How to Create a Disaster Recovery Plan for Your Business

How can you quickly create a disaster recovery plan for your business? These 5 steps will get you started.

Creating A Small Business Disaster Recovery Plan

From storms, fires, cyber attacks, natural disasters, and man-made calamities like data breaches, DDoS attacks, and burglaries, there’s a lot that spells disaster for a small business. And while some businesses have a clear, well-defined disaster recovery plan for a worst-case scenario, as much as 68% don’t. The result of not having a plan can be catastrophic.

In 2019, data is everything and losing your customer or business data can bring your business to a standstill. A standstill many businesses never recover from. According to several sources, 93% of companies without Disaster Recovery who suffer a major data disaster are out of business within one year.

In this article, we’ll take a look at how you can plan for the worst-case scenario and what you should do to ensure you’re ready for anything in the event of a disaster.

Step 1 – Understand The Difference Disaster Recovery and Business Continuity

Before we dive into what makes a great disaster recovery plan, it’s important to get clear about our terminology. Mainly, there’s a key difference between a disaster recovery plan and a business continuity plan.

Business continuity refers to a strategy that makes sure that your business keeps operating no matter what. It ensures regardless of what happens, your business will continue to provide products and services to customers. It’s proactive, looking ahead to what happens and making a plan to keep mission-critical operations functioning.

Disaster recovery, on the other hand, is reactive. It ensures no matter what happens, your business will be able to recover critical data necessary to maintain operations. It ensures your data is backed up in a way that you’ll be able to recover the critical information you need.

Step 2 – Start The Disaster Recovery Planning Process

When you’re creating a disaster recovery plan for your business you need to account for every element of your tech ecosystem. Your systems, applications, and data should all be covered. That includes the physical security of your servers and data storage but also anticipating the loss of anything from your physical access to the system, to problems with your setup that would make access to it impossible.

The main issue here is making sure everyone accepts the possibility of the worst-case scenario happening. You need to convince your team that it’s worth planning for when disaster strikes, no matter how remote the possibility.

When it comes to making the plan, start with executive buy-in. Perform a top-to-bottom review of every IT system your business uses and account for every critical business function. Doing this well involves prioritizing cross-functional collaboration, which can only happen if you have executive buy-in.

From there, you need to conduct a thorough analysis of your business processes. You need to know your priorities in the worst-case scenario. What’s critical to your business, and what is most important to have access to if your capability is limited? Knowing your priorities will help you figure out how to protect your business.

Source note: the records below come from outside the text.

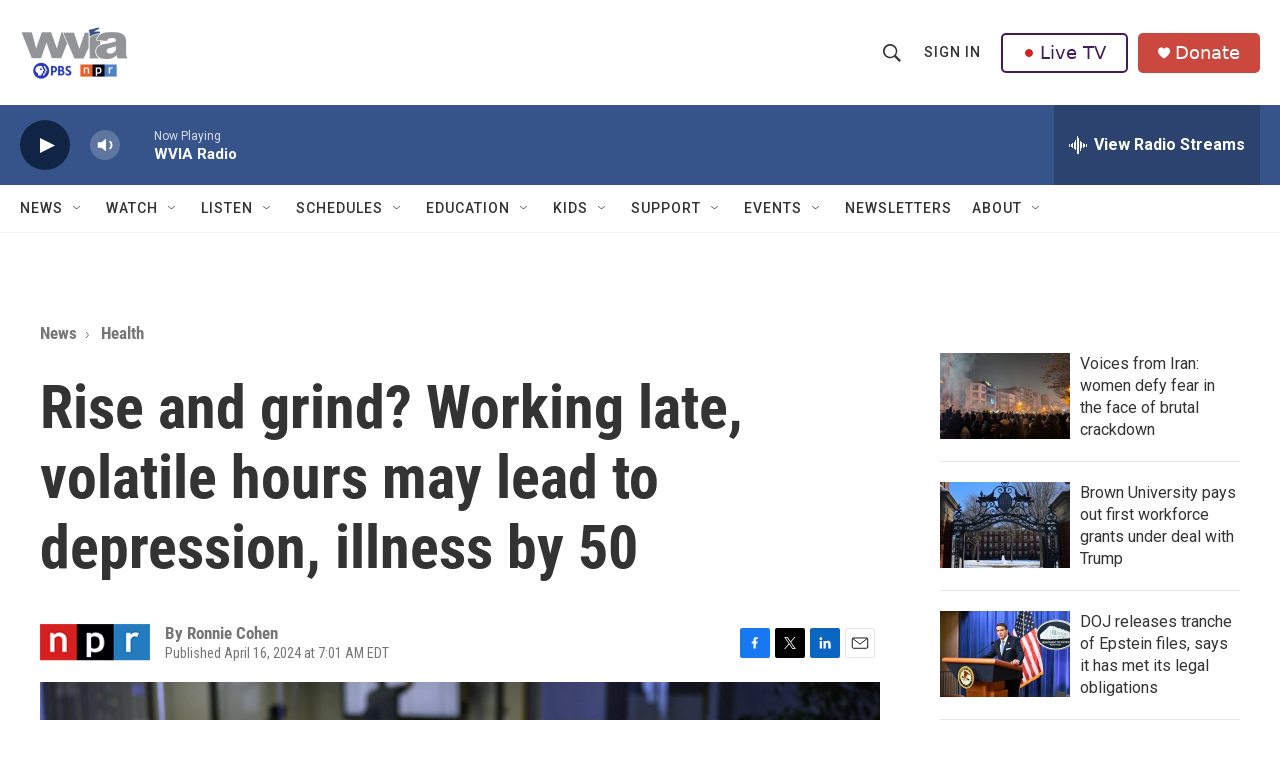

--- FILE ---
content_type: text/html; charset=utf-8
request_url: https://www.google.com/recaptcha/api2/aframe
body_size: 186
content:
<!DOCTYPE HTML><html><head><meta http-equiv="content-type" content="text/html; charset=UTF-8"></head><body><script nonce="s-kqW2caRP6GK5U3HLFYGQ">/** Anti-fraud and anti-abuse applications only. See google.com/recaptcha */ try{var clients={'sodar':'https://pagead2.googlesyndication.com/pagead/sodar?'};window.addEventListener("message",function(a){try{if(a.source===window.parent){var b=JSON.parse(a.data);var c=clients[b['id']];if(c){var d=document.createElement('img');d.src=c+b['params']+'&rc='+(localStorage.getItem("rc::a")?sessionStorage.getItem("rc::b"):"");window.document.body.appendChild(d);sessionStorage.setItem("rc::e",parseInt(sessionStorage.getItem("rc::e")||0)+1);localStorage.setItem("rc::h",'1769798347031');}}}catch(b){}});window.parent.postMessage("_grecaptcha_ready", "*");}catch(b){}</script></body></html>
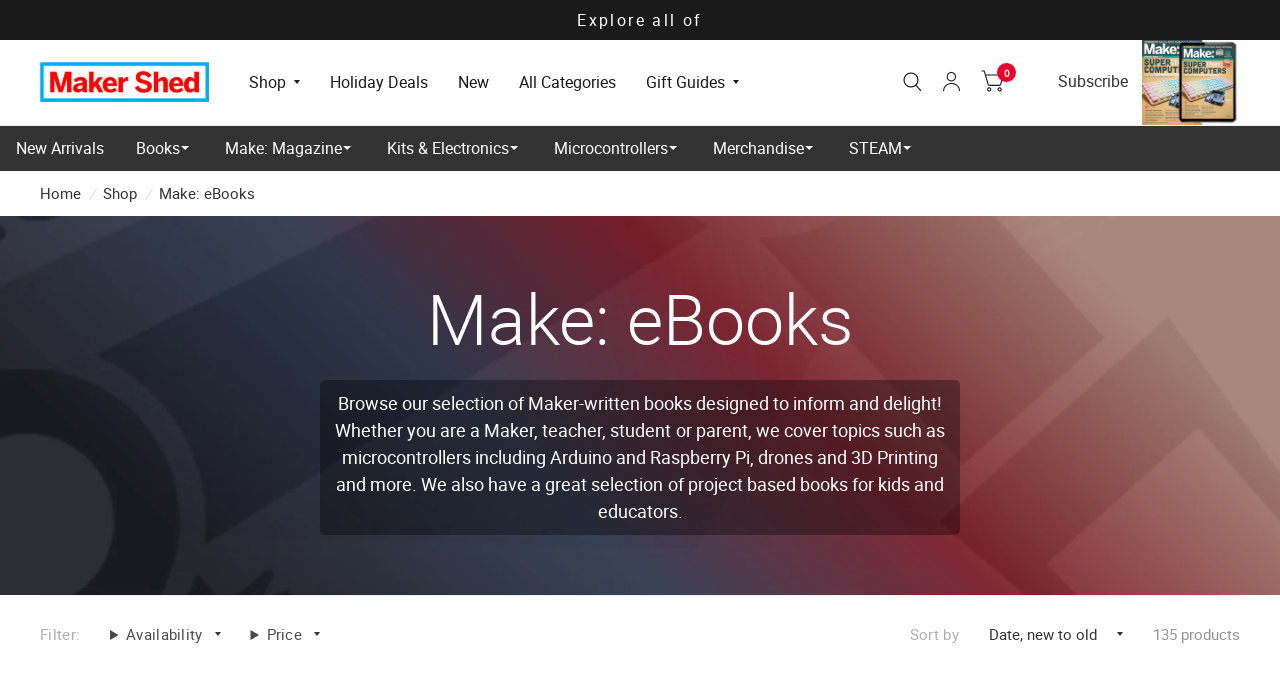

--- FILE ---
content_type: application/javascript
request_url: https://prism.app-us1.com/?a=1000801328&u=https%3A%2F%2Fwww.makershed.com%2Fcollections%2Fmake-ebooks-pdf%3Fpage%3D9
body_size: 124
content:
window.visitorGlobalObject=window.visitorGlobalObject||window.prismGlobalObject;window.visitorGlobalObject.setVisitorId('67e3dd62-e2b3-4a06-974c-6c37ee874e1a', '1000801328');window.visitorGlobalObject.setWhitelistedServices('tracking', '1000801328');

--- FILE ---
content_type: text/javascript
request_url: https://www.makershed.com/cdn/shop/t/64/assets/slideshow.js?v=62151858183062943141755807713
body_size: 886
content:
if(!customElements.get("slide-show")){class SlideShow extends HTMLElement{constructor(){super();const slideshow=this;let dots=slideshow.dataset.dots==="true",slideshow_slides=Array.from(slideshow.querySelectorAll(".carousel__slide")),autoplay=slideshow.dataset.autoplay=="false"?!1:parseInt(slideshow.dataset.autoplay,10),align=slideshow.dataset.align=="center"?"center":"left",fade=slideshow.dataset.fade=="true",prev_button=slideshow.querySelector(".flickity-prev"),next_button=slideshow.querySelector(".flickity-next"),make_prev_button=slideshow.querySelector(".slideshow-prev"),make_next_button=slideshow.querySelector(".slideshow-next"),custom_dots=slideshow.querySelectorAll(".flickity-custom-dots"),animations=[],rightToLeft=document.dir==="rtl",currentIndex=0,args={wrapAround:!0,cellAlign:align,pageDots:dots,contain:!0,fade,autoPlay:autoplay,rightToLeft,prevNextButtons:!1,cellSelector:".carousel__slide"};if(slideshow.classList.contains("image-with-text-slideshow__image")){let main_slideshow=slideshow.parentNode.querySelector(".image-with-text-slideshow__content");args.draggable=!1,args.asNavFor=main_slideshow}slideshow.classList.contains("image-with-text-slideshow__content")&&(args.adaptiveHeight=!0),slideshow.classList.contains("testimonials__carousel")&&(args.on={ready:function(){window.dispatchEvent(new Event("resize"))}}),slideshow.classList.contains("collection-grid__carousel")&&document.body.classList.contains("animations-true")&&typeof gsap<"u"&&(args.on={scroll:function(progress){let flkSlideWidth=slideshow.querySelectorAll(".collection-card")[0].clientWidth+25,extra_window_space=slideshow.getBoundingClientRect().left;this.slides.forEach((the_slide,j)=>{let scale_amount=1,translateX_amount=0,rotate_amount=0,zindex=10,opacity_amount=1,slide=the_slide.cells[0].element,slide_offset=slide.getBoundingClientRect().left;slide_offset-extra_window_space<0?(scale_amount=1+(slide_offset-extra_window_space)/1200,opacity_amount=1+(slide_offset-extra_window_space)/200,translateX_amount=(slide_offset-extra_window_space)*-1,rotate_amount=(slide_offset-extra_window_space)/10*-1):(scale_amount=1,opacity_amount=1,translateX_amount=0,rotate_amount=0),slide_offset+5-extra_window_space<0?zindex=5:zindex=10,slide.style.zIndex=zindex,gsap.set(slide.querySelector(".collection-card--inner"),{transform:"perspective(1000px) translateX("+translateX_amount+"px) rotateY("+rotate_amount+"deg) translateZ(0)",opacity:opacity_amount}),gsap.set(slide.querySelector(".collection-card__link"),{transform:"scale("+scale_amount+") translateZ(0)"})})}}),slideshow.classList.contains("main-slideshow")&&((slideshow.classList.contains("desktop-height-image")||slideshow.classList.contains("mobile-height-image"))&&(args.adaptiveHeight=!0),document.body.classList.contains("animations-true")&&typeof gsap<"u"&&(slideshow.prepareAnimations(slideshow,animations),args.on={ready:function(){slideshow.animateSlides(0,slideshow,animations)},change:function(index){let previousIndex=fizzyUIUtils.modulo(this.selectedIndex-1,this.slides.length);slideshow.animateReverse(previousIndex,animations),slideshow.animateSlides(index,slideshow,animations)}})),slideshow.classList.contains("products")&&(args.wrapAround=!1,args.on={ready:function(){var flickity=this;window.addEventListener("resize.center_arrows",function(){slideshow.centerArrows(flickity,prev_button,next_button)}),window.dispatchEvent(new Event("resize.center_arrows"))}});const flkty=new Flickity(slideshow,args);slideshow.dataset.initiated=!0,prev_button&&(prev_button.addEventListener("click",event=>{flkty.previous()}),prev_button.addEventListener("keyup",event=>{flkty.previous()}),next_button.addEventListener("click",event=>{flkty.next()}),next_button.addEventListener("keyup",event=>{flkty.next()})),make_prev_button&&(make_prev_button.addEventListener("click",event=>{flkty.previous()}),make_prev_button.addEventListener("keyup",event=>{flkty.previous()}),make_next_button.addEventListener("click",event=>{flkty.next()}),make_next_button.addEventListener("keyup",event=>{flkty.next()})),Shopify.designMode&&slideshow.addEventListener("shopify:block:select",event=>{let index=slideshow_slides.indexOf(event.target);flkty.select(index)})}prepareAnimations(slideshow,animations){slideshow.dataset.animationsReady||(document.fonts.ready.then(function(){new SplitText(slideshow.querySelectorAll("h1, p:not(.subheading)"),{type:"lines, words",linesClass:"line-child"}),slideshow.querySelectorAll(".slideshow__slide").forEach((item,i)=>{let tl=gsap.timeline({paused:!0}),button_offset=0;if(animations[i]=tl,tl.to(item.querySelector(".slideshow__slide-content"),{duration:0,autoAlpha:1}),item.querySelector(".subheading")&&(tl.fromTo(item.querySelector(".subheading"),{opacity:0},{duration:.5,opacity:.6},0),button_offset+=.5),item.querySelector("h1")){let h1_duration=.5+(item.querySelectorAll("h1 .line-child div").length-1)*.05;tl.from(item.querySelectorAll("h1 .line-child div"),{duration:h1_duration,yPercent:"100",stagger:.05},0),button_offset+=h1_duration}if(item.querySelector("p:not(.subheading)")){let p_duration=.5+(item.querySelectorAll("p:not(.subheading) .line-child div").length-1)*.02;tl.from(item.querySelectorAll("p:not(.subheading) .line-child div"),{duration:p_duration,yPercent:"100",stagger:.02},0),button_offset+=p_duration}item.querySelectorAll(".button")&&tl.fromTo(item.querySelectorAll(".button"),{opacity:0},{duration:.5,opacity:1,stagger:.05},"-=0.4"),item.dataset.timeline=tl})}),slideshow.dataset.animationsReady=!0)}animateSlides(i,slideshow,animations){let flkty=Flickity.data(slideshow),active_slide=flkty.selectedElement;document.fonts.ready.then(function(){animations[i].restart()})}animateReverse(i,animations){animations[i].reverse()}centerArrows(flickity,prev_button,next_button){let first_cell=flickity.cells[0],max_height=0,image_height=first_cell.element.querySelector(".product-featured-image").clientHeight;if(flickity.cells.forEach((item,i)=>{item.size.height>max_height&&(max_height=item.size.height)}),max_height>image_height){let difference=(max_height-image_height)/-2;prev_button&&(prev_button.style.transform="translateY("+difference+"px)"),next_button&&(next_button.style.transform="translateY("+difference+"px)")}}}customElements.define("slide-show",SlideShow)}
//# sourceMappingURL=/cdn/shop/t/64/assets/slideshow.js.map?v=62151858183062943141755807713
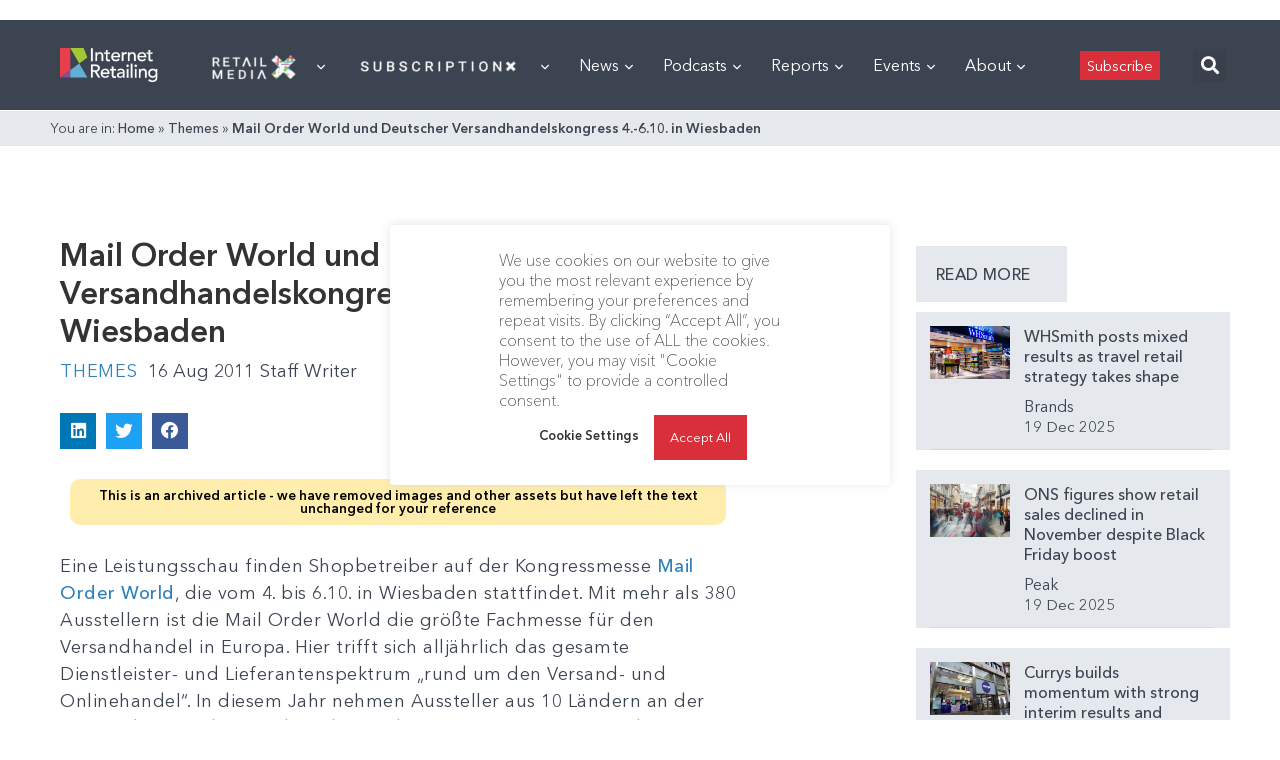

--- FILE ---
content_type: text/html; charset=utf-8
request_url: https://www.google.com/recaptcha/api2/aframe
body_size: 269
content:
<!DOCTYPE HTML><html><head><meta http-equiv="content-type" content="text/html; charset=UTF-8"></head><body><script nonce="MjgyKD9G9M-PSS1vF61Y7Q">/** Anti-fraud and anti-abuse applications only. See google.com/recaptcha */ try{var clients={'sodar':'https://pagead2.googlesyndication.com/pagead/sodar?'};window.addEventListener("message",function(a){try{if(a.source===window.parent){var b=JSON.parse(a.data);var c=clients[b['id']];if(c){var d=document.createElement('img');d.src=c+b['params']+'&rc='+(localStorage.getItem("rc::a")?sessionStorage.getItem("rc::b"):"");window.document.body.appendChild(d);sessionStorage.setItem("rc::e",parseInt(sessionStorage.getItem("rc::e")||0)+1);localStorage.setItem("rc::h",'1768856639439');}}}catch(b){}});window.parent.postMessage("_grecaptcha_ready", "*");}catch(b){}</script></body></html>

--- FILE ---
content_type: application/javascript
request_url: https://internetretailing.net/wp-content/plugins/surecart/dist/components/surecart/p-0e3ce5b1.entry.js
body_size: 763
content:
import{r,c as a,h as c}from"./p-cc7ce8c7.js";const s=":host{display:inline-block}.tag{display:flex;align-items:center;border:none;line-height:1;white-space:nowrap;user-select:none;cursor:pointer;font-weight:var(--sc-font-weight-bold)}.tag__clear::part(base){color:inherit;padding:0}.tag--primary{background-color:var(--sc-tag-primary-background-color, var(--sc-color-primary-500));border-color:var(--sc-tag-primary-border-color, var(--sc-color-primary-500));color:var(--sc-tag-primary-color, var(--sc-color-primary-text, var(--sc-color-white)))}.tag--success{background-color:var(--sc-tag-success-background-color, var(--sc-color-success-100));border-color:var(--sc-tag-success-border-color, var(--sc-color-success-200));color:var(--sc-tag-success-color, var(--sc-color-success-800))}.tag--info{background-color:var(--sc-color-info-100);border-color:var(--sc-color-info-200);color:var(--sc-color-info-700)}.tag--default{background-color:var(--sc-tag-default-background-color, var(--sc-color-gray-100));border-color:var(--sc-tag-default-border-color, var(--sc-color-gray-200));color:var(--sc-tag-default-color, var(--sc-color-gray-700))}.tag--warning{background-color:var(--sc-color-warning-100);border-color:var(--sc-color-warning-200);color:var(--sc-color-warning-700)}.tag--danger{background-color:var(--sc-color-danger-100);border-color:var(--sc-color-danger-200);color:var(--sc-color-danger-700)}.tag--small{font-size:var(--sc-button-font-size-small);height:calc(var(--sc-input-height-small) * 0.75);line-height:calc(var(--sc-input-height-small) - var(--sc-input-border-width) * 2);border-radius:var(--sc-input-border-radius-small);padding:0 var(--sc-spacing-x-small)}.tag--small .tag__clear{margin-left:var(--sc-spacing-xx-small);margin-right:calc(-1 * var(--sc-spacing-xxx-small))}.tag--medium{font-size:var(--sc-font-size-small);height:calc(var(--sc-input-height-medium) * 0.75);line-height:calc(var(--sc-input-height-medium) - var(--sc-input-border-width) * 2);border-radius:var(--sc-input-border-radius-medium);padding:0 var(--sc-spacing-small)}.tag--medium .tag__clear{margin-left:var(--sc-spacing-xx-small);margin-right:calc(-1 * var(--sc-spacing-xx-small))}.tag--large{font-size:var(--sc-button-font-size-large);height:calc(var(--sc-input-height-large) * 0.75);line-height:calc(var(--sc-input-height-large) - var(--sc-input-border-width) * 2);border-radius:var(--sc-input-border-radius-large);padding:0 var(--sc-spacing-medium)}.tag--large .tag__clear{margin-left:var(--sc-spacing-xx-small);margin-right:calc(-1 * var(--sc-spacing-x-small))}.tag--pill{border-radius:var(--sc-border-radius-pill)}";const o=class{constructor(c){r(this,c);this.scClear=a(this,"scClear",7);this.type="default";this.size="medium";this.pill=false;this.clearable=false;this.ariaLabel=undefined}handleClearClick(){this.scClear.emit(this)}render(){const r=this.clearable?"button":"span";return c(r,{part:"base",onClick:()=>this.handleClearClick(),class:{tag:true,"tag--primary":this.type==="primary","tag--success":this.type==="success","tag--info":this.type==="info","tag--warning":this.type==="warning","tag--danger":this.type==="danger","tag--default":this.type==="default","tag--small":this.size==="small","tag--medium":this.size==="medium","tag--large":this.size==="large","tag--pill":this.pill,"tag--clearable":this.clearable},"aria-label":this.ariaLabel},c("span",{part:"content",class:"tag__content"},c("slot",null)),!!this.clearable&&c("svg",{xmlns:"http://www.w3.org/2000/svg",width:"16",height:"16",fill:"currentColor",class:"bi bi-x",viewBox:"0 0 16 16"},c("path",{d:"M4.646 4.646a.5.5 0 0 1 .708 0L8 7.293l2.646-2.647a.5.5 0 0 1 .708.708L8.707 8l2.647 2.646a.5.5 0 0 1-.708.708L8 8.707l-2.646 2.647a.5.5 0 0 1-.708-.708L7.293 8 4.646 5.354a.5.5 0 0 1 0-.708z"})))}};o.style=s;export{o as sc_tag};
//# sourceMappingURL=p-0e3ce5b1.entry.js.map

--- FILE ---
content_type: application/javascript
request_url: https://prism.app-us1.com/?a=476598377&u=https%3A%2F%2Finternetretailing.net%2Fmail-order-world-und-deutscher-versandhandelskongress-4-610-in-wiesbaden-8116%2F
body_size: 122
content:
window.visitorGlobalObject=window.visitorGlobalObject||window.prismGlobalObject;window.visitorGlobalObject.setVisitorId('649d6fc0-37d2-43da-855f-e98f8503869c', '476598377');window.visitorGlobalObject.setWhitelistedServices('tracking', '476598377');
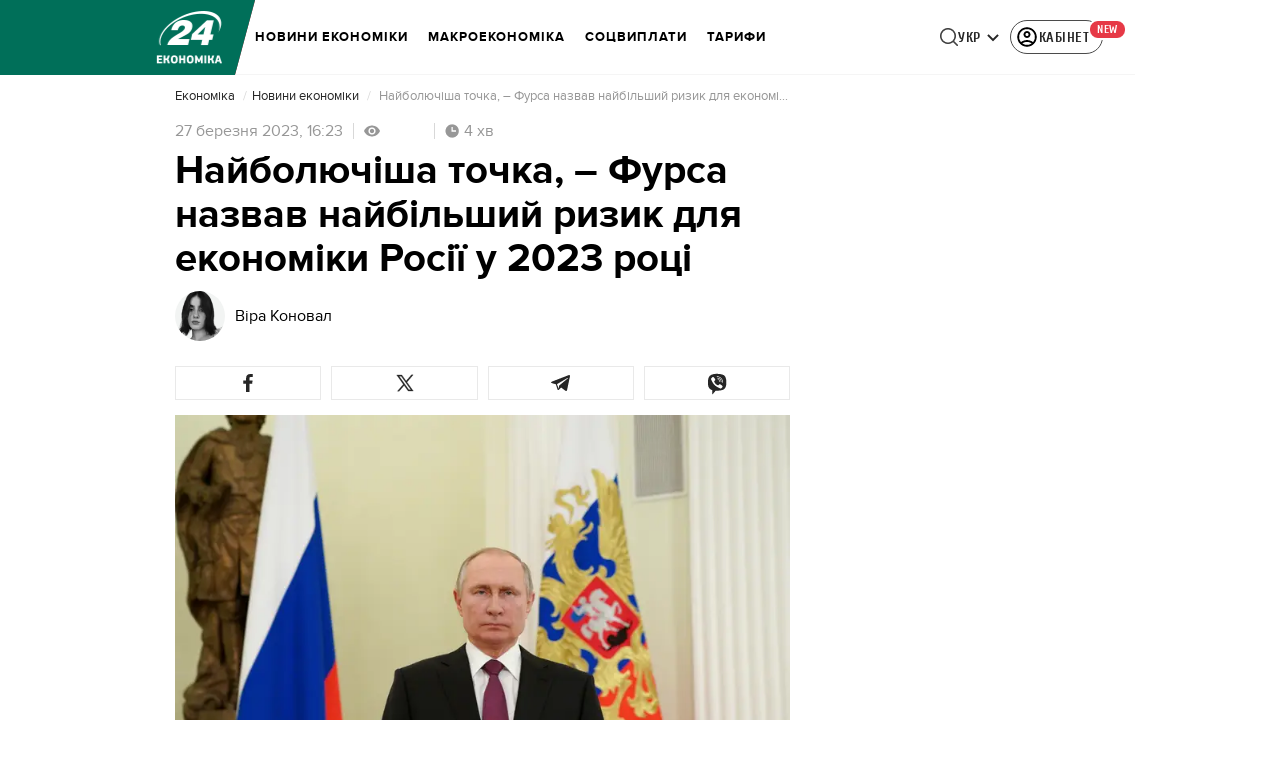

--- FILE ---
content_type: image/svg+xml
request_url: https://24tv.ua/assets/img/share-icons/tb-telegram-soc-icon-dark.svg
body_size: -140
content:
<svg width="24" height="24" viewBox="0 0 24 24" fill="none" xmlns="http://www.w3.org/2000/svg">
<path fill-rule="evenodd" clip-rule="evenodd" d="M2.88699 10.6234L19.7172 4.10579C20.4859 3.75551 21.2278 4.29129 20.9344 5.47247L18.0683 19.0329C17.8683 19.9966 17.2881 20.2272 16.4847 19.7821L12.1185 16.5432L12.0352 16.6245C11.0437 17.5924 10.1704 18.4449 10.0199 18.5928C10.0145 18.5981 10.0091 18.6034 10.0038 18.6086C9.76792 18.8401 9.5732 19.0313 9.14613 19.0313C8.7028 19.0313 8.66581 18.8996 8.57674 18.5824C8.55211 18.4947 8.52349 18.3928 8.48119 18.2756L6.87512 13.3317L2.67761 12.0163C1.74511 11.7294 1.7383 11.0861 2.88699 10.6234ZM18.262 7.15107L8 13.1158L9.72926 18L10.0714 14.6381L18.8584 7.33412C19.244 7.01873 18.7743 6.86485 18.262 7.15107Z" fill="#262626"/>
</svg>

Step 3 – Map Out Your Disaster Recovery Strategy

After you’ve analyzed a disaster’s potential impact and understand the threat a critical systems failure presents to your business, it’s time to figure what to do about it. That involves a balance of budget, resources, tools, and partners.

If you run a small business, the budget is an obvious concern. You need to find solutions that will make sense for your needs while also not breaking the bank.

Understanding how long it will take to get your business back online, as well as the cost, helps you know where to start. Even if you can’t get a particular system working right away, you can let customers know when you expect to get back to normal operating conditions.

Step 4 – Test Your Plan

The final step in any good disaster recovery plan is to do a trial run and see how quickly your team can respond. Conducting a test run can help you understand where you need to make improvements.

Practicing under stressful conditions also prepares your team for a real event. Employees get a chance to go through the motions and train what they’re doing as an automatic response. By the time an actual situation unfolds itself, they’ve practiced enough that everything will go smoothly.

Step 5 – Take These Quick Actions to Get Started Today

In this article, we’ve looked at how you can start putting together a disaster recovery plan that works for your business. In the next piece, we’ll discuss the key technology that makes resilience possible. Before you can do that, you need to know what systems are critical to your operations, how you can prioritize them, and what to do when the worst-case scenario happens.

  • Get executive buy-in to create a disaster recovery plan.
  • Perform a thorough review of business-critical systems to understand how they could be impacted.
  • Prioritize what you need to get up and running first.
  • Test your plan before you find yourself in a real-life situation.